Review of “Noise + Speed” by Deborah Jowitt, originally published in the Village Voice, May 20, 2008
Hilary Easton + Company
Danspace at St. Mark’s Church, NYC
May 8 – 10, 2008
Hilary Easton approaches contemporary horrors by devising movement structures that mirror social disintegration. In Noise + Speed, she revisits the Italian Futurists, who, between two world wars, preached the violent disruption of art traditions, embraced technology, and glorified combat. Making use of texts such as F.T. Marinetti’s “The Founding and Manifesto of Futurism” (1909) and seasoning their rants with Doris Humphrey’s prescriptive The Art of Making Dances, Easton attempts to show how oversimplification and institutionalization can corrupt theories so gradually that we fail to notice the malignancy. Noise + Speed may be her most complex and ambitious piece, and, engrossing as it is, it sometimes has a hard time conveying all that it must through dance.
Three of Marinetti’s artworks, enlarged, show black-painted words and letters exploding.

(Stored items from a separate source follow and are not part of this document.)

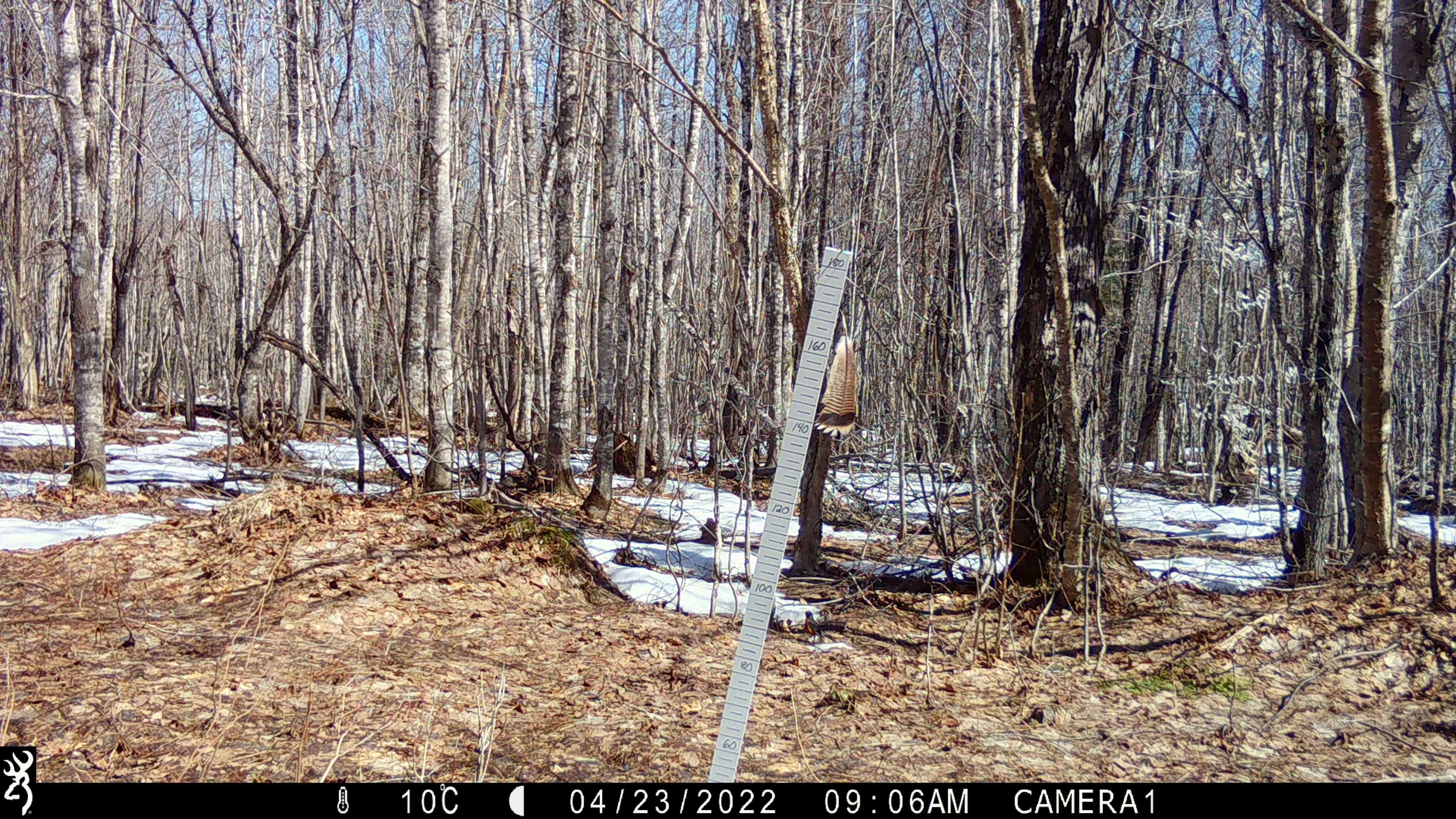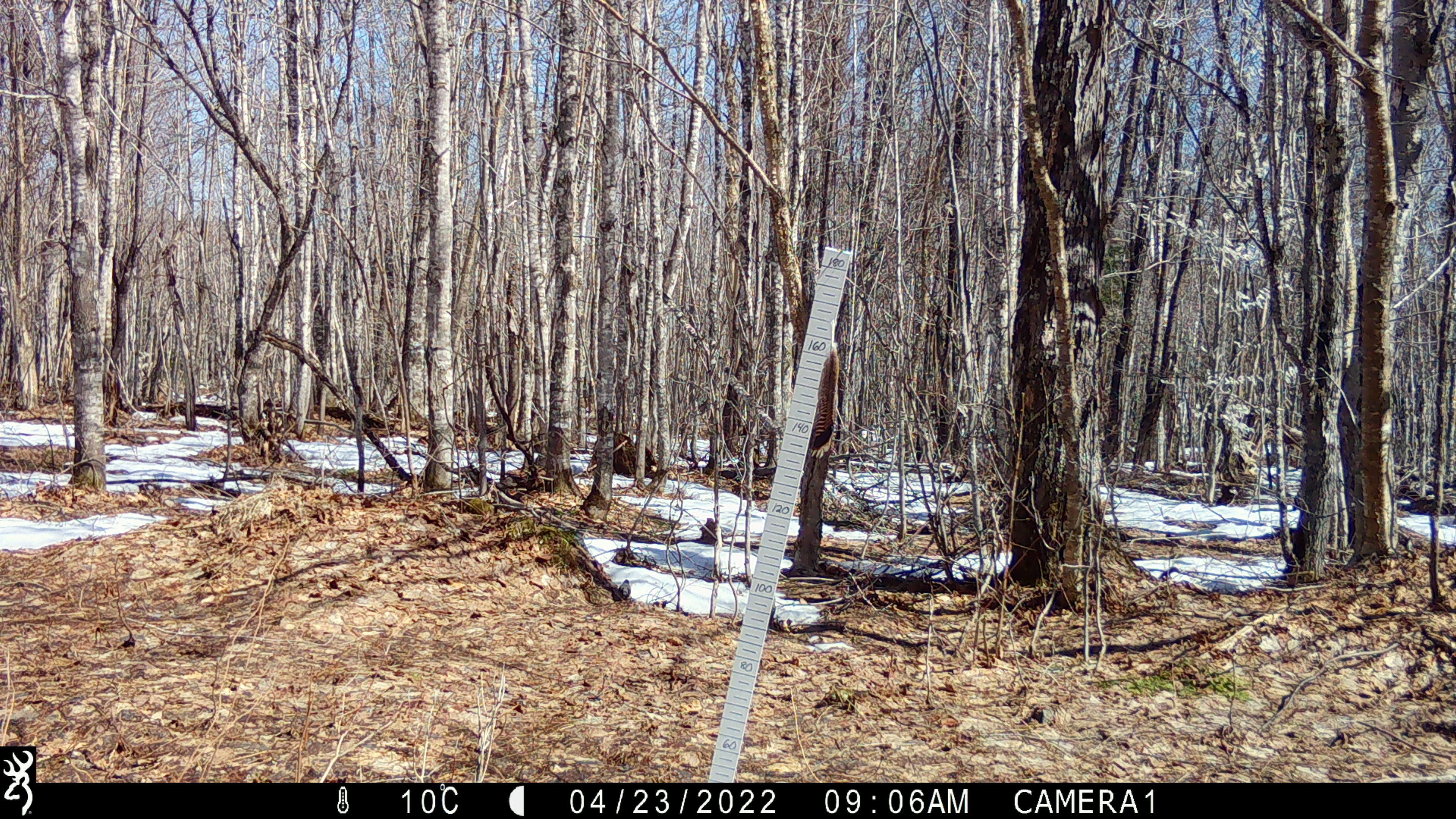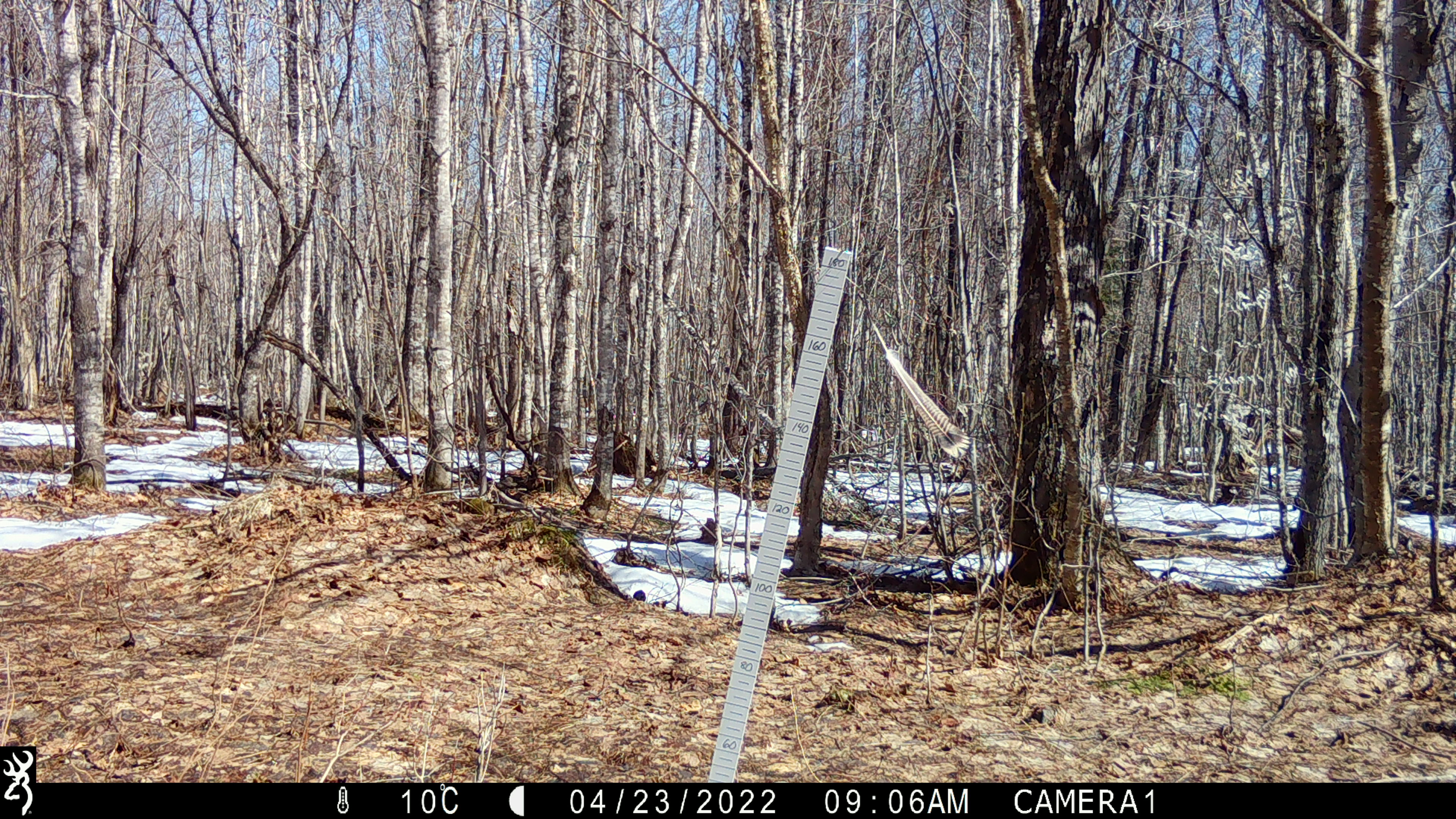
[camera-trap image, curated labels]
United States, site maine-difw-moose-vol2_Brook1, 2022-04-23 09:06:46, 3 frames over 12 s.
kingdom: Animalia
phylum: Chordata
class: Aves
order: Passeriformes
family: Turdidae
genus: Turdus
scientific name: Turdus migratorius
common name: american robin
American robin (Turdus migratorius).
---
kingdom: Animalia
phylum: Chordata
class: Aves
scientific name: Aves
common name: bird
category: bird sp.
Bird sp. (bird) (Aves).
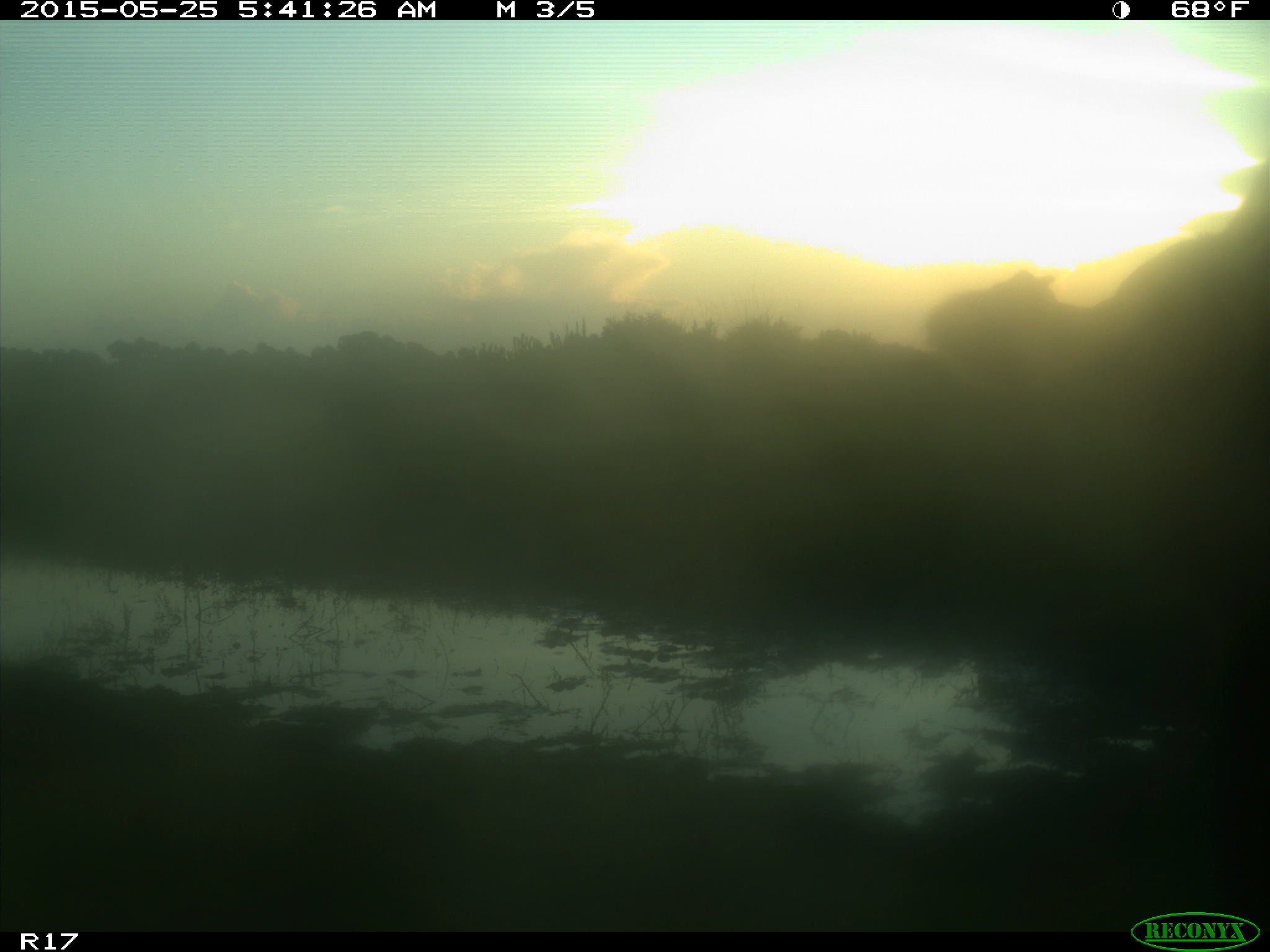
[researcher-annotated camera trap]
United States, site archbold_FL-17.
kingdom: Animalia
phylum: Chordata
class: Mammalia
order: Artiodactyla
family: Bovidae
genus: Bos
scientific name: Bos taurus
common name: domestic cow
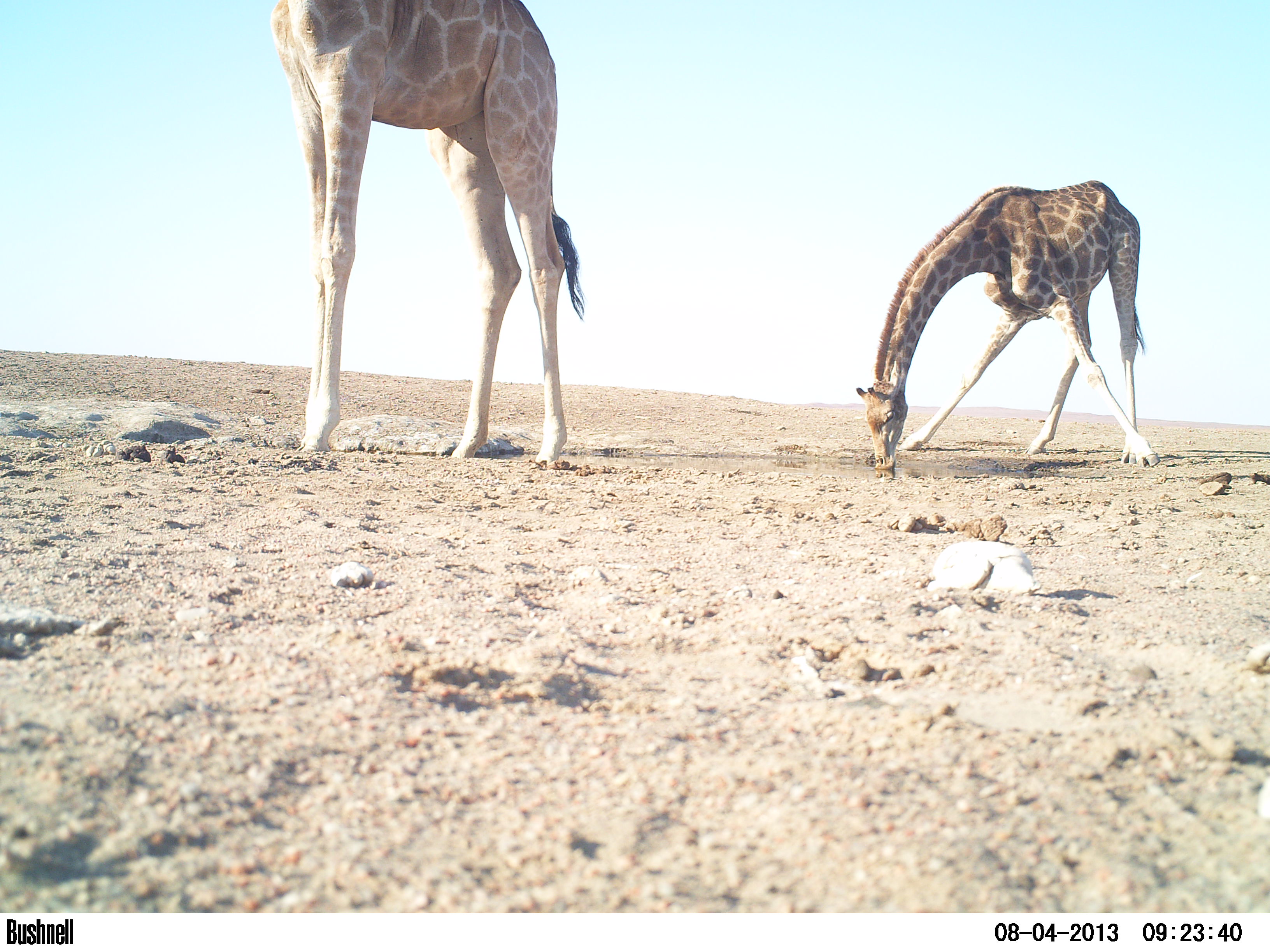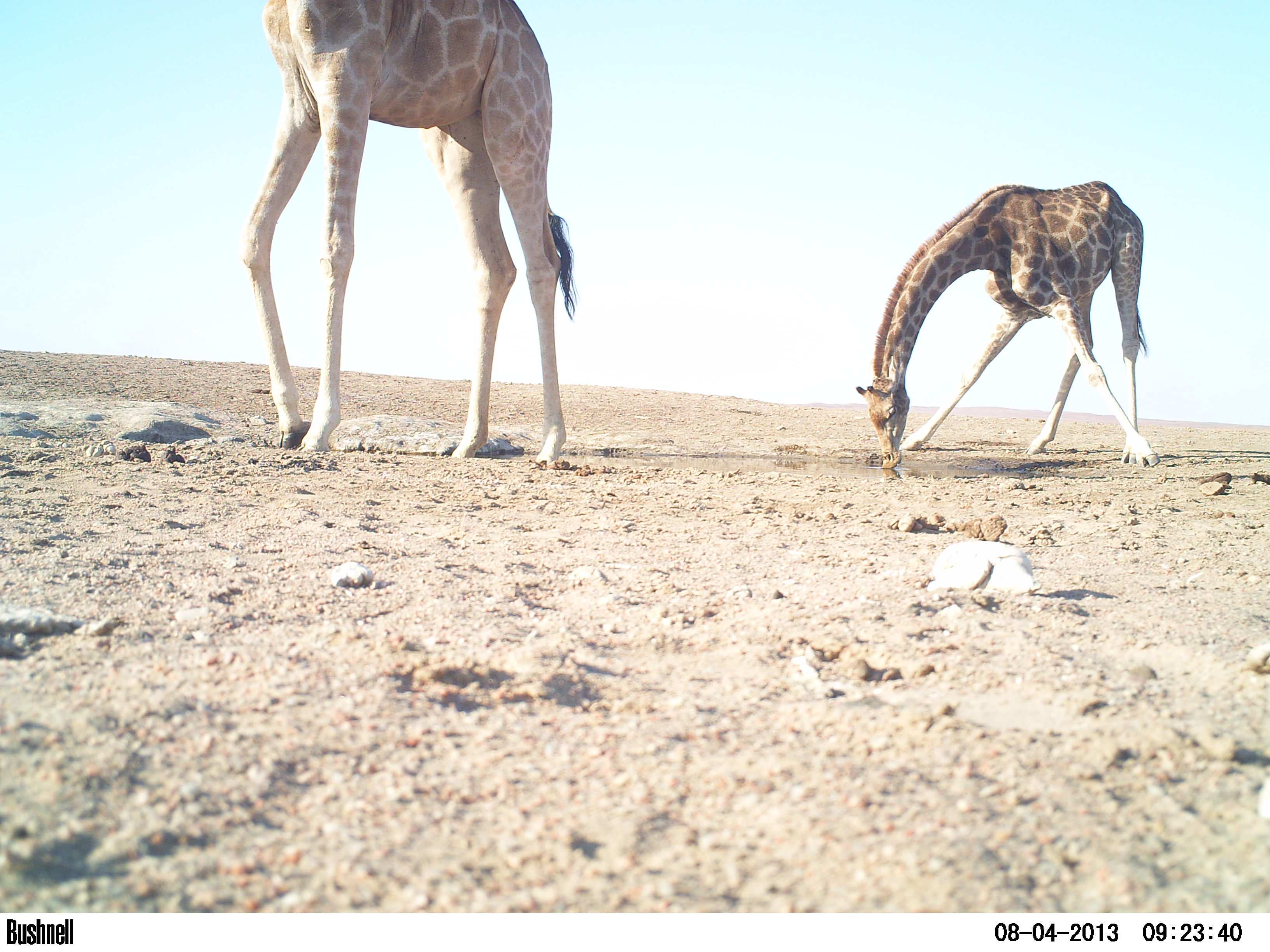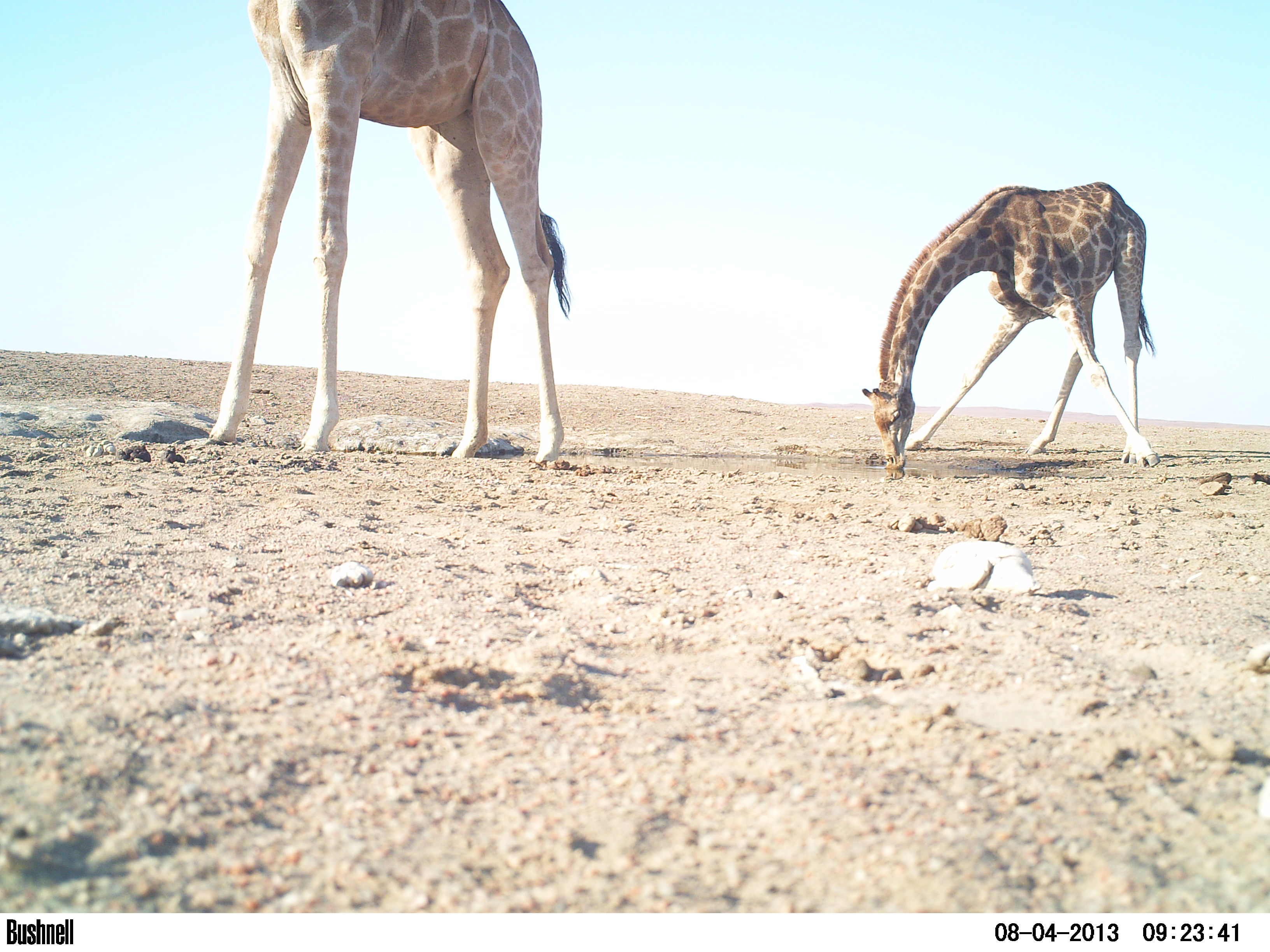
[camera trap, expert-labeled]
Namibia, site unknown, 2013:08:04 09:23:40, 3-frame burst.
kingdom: Animalia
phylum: Chordata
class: Mammalia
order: Artiodactyla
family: Giraffidae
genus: Giraffa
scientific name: Giraffa camelopardalis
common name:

Actor Steven Rattazzi delivers the texts, fairly screaming Marinetti’s call to destroy museums and libraries. The choreography focuses on conformity, erosion, and limited violence. Wearing drably handsome gray costumes by Madeleine Walach and eloquently lit by Carol Mullins, Easton’s expert dancers (Alexandra Albrecht, Michael Ingle, Joshua Palmer, Emily Pope-Blackman, and Sarah Young) often pause to check one another, very aware of any deviations from an apparently decreed pattern. Thomas Cabaniss’s terrifically effective original score for string ensemble, keyboard, and percussion underlines the tensions.
In the beginning, confined to corridors of light, the five performers wheel, lunge, and twist in shifting contrapuntal patterns. Everything looks deliberate, except the casual lifting of one person by another that presages more vicious handling. Rattazzi and Easton arrive together—he to articulate Luigi Russolo’s enthusiastic “The Art of Noise” (1913), she to dance. She’d like Rattazzi to understand her, to imitate her bold, sensate movements, and he—nimble, though clearly not a dancer—obliges fitfully. Later, Humphrey’s ideas about well-made dances inhibit Albrecht, Young, and Pope-Blackman—the first two usually in synch and Pope-Blackman exploring new territory. When Young thinks to join the latter, Albrecht calls her to order with an “Ahem!”
The dancing gradually becomes more distorted. The performers wiggle and shake. They turn on one another, and in the appalling duet that accompanies Valentine de Saint-Point’s 1912 manifesto on the righteousness of lust, Palmer attacks Albrecht and hauls her around in painful ways. After this, Easton stares sternly at Rattazzi, like a mother expecting an explanation from an errant child. She demonstrates some curious, wobbly movements, along with echoes of bold affirmative ones. Rattazzi tries to duplicate this deteriorated version of something that was once brave and new. In the end, drums are heard, and the dancers march, although not in lockstep. Marinetti, it must be remembered, embraced fascism. What “ism” do we dance to now?